I have a typical scenario where a consumer is calling a Azure Function (EP1) (synchronously) which then queries Azure Table storage (having 5 million records), based upon the input parameters of the Azure Function API. Azure Table Storage has following columns:
- Order Number (incremental number)
- IsConfirmed (can have value Y or N)
- Type of Order (can be of 6 types maximum)
- Order Date
- Order Details
- UUID
Now when consumer queries, it generally searches with the Order Number and expects the Order Date and Order Details in response, along with Order Number.
For this, we had chosen:
- Partition Key: IsConfirmed + Type of Order
- Row Key: UUID
Now for 5 million records search, because of the partition key type, the search partition often runs into more than 3 million records (maximum orders have IsConfirmed as Y and Type of Order a specific one among the six types) and the Table query takes more than 5 minutes. As a result, the consumer generally times out as the wait configured on consumer side is 60 secs.
So looking for recommendation on how to do this efficiently.
- Can we choose partition key as Order Number (but that will create 5 million partitions) or a combination of Order NUmber+IsConfirmed+TypeofOrder?
- Ours is a write heavy Java application and READ happens much less.
+++++++++++ UPDATE +++++++++++++++
As suggested by Gaurav in the answer, after making orderid as partition key, the query is working as expected.

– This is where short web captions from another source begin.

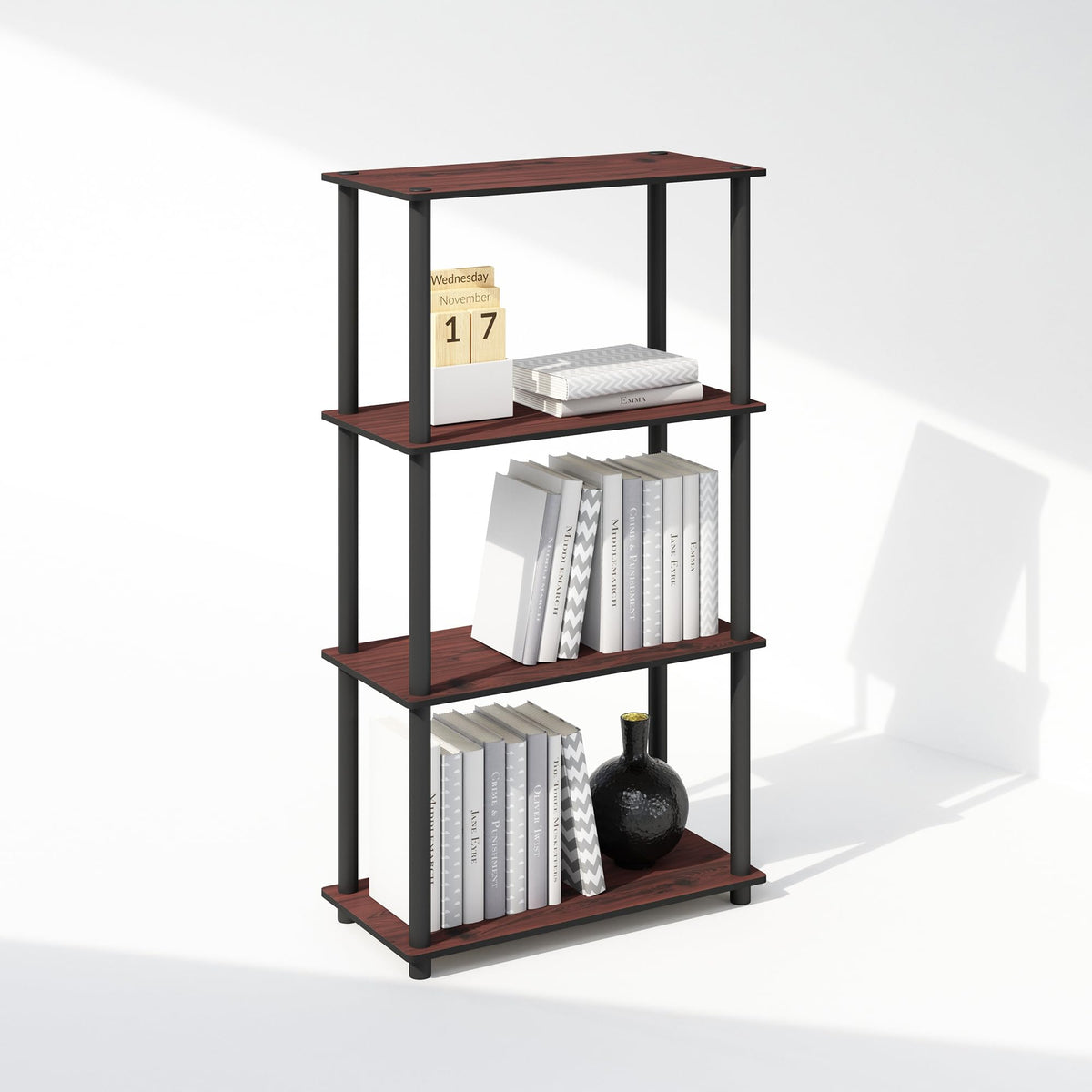 Furinno Turn-N-Tube Book Shelf, 4-Tier Bookshelf, Bookcase with Multipurpose Compact Display Rack, 11.6 x 23.6 x 43.2, for Living Room, Bedroom, Home Office, Americano/Black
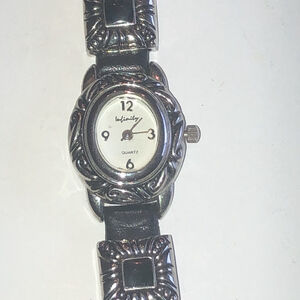 Infinity Silver Tone & Black Boho Band Watch Wristwatch NEW BATTERY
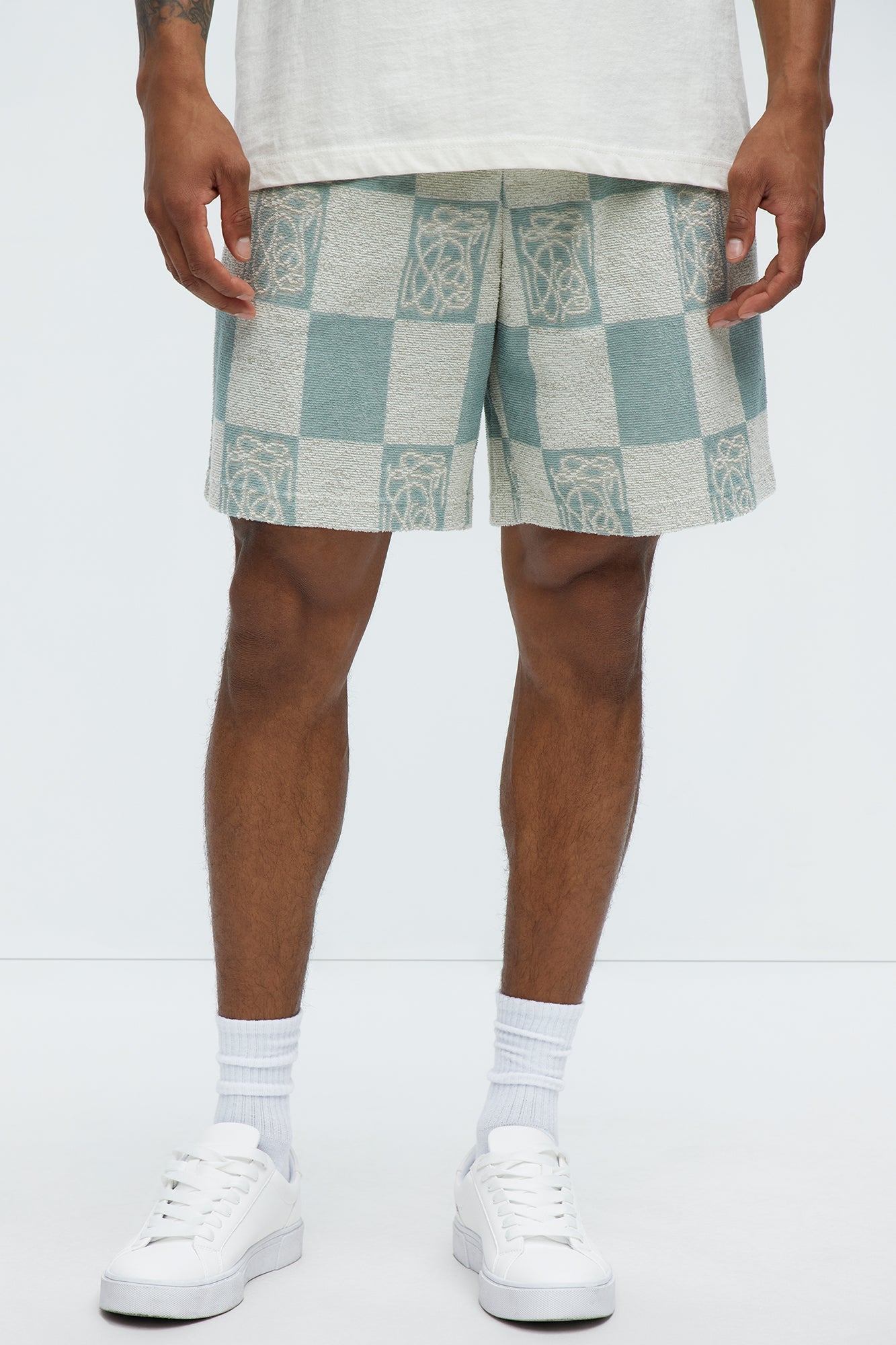 Checkered Relaxed Shorts - Blue/combo Fashion Nova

Now that brings to the next problem - we do have other API queries where the order data and type are only used as input search criteria.
Since this doesn't match with the partition key, so in this 2nd type of query, its basically making a whole scan and the consumer is again timed out again.
So what should be the design to handle these types of queries.. Azure doc says creating a separate table where order type + order date becomes partition key. However that will mean that whenever we are writing to the table, we will have to write on both tables (one with orderid as part key and other as order date + type as part key).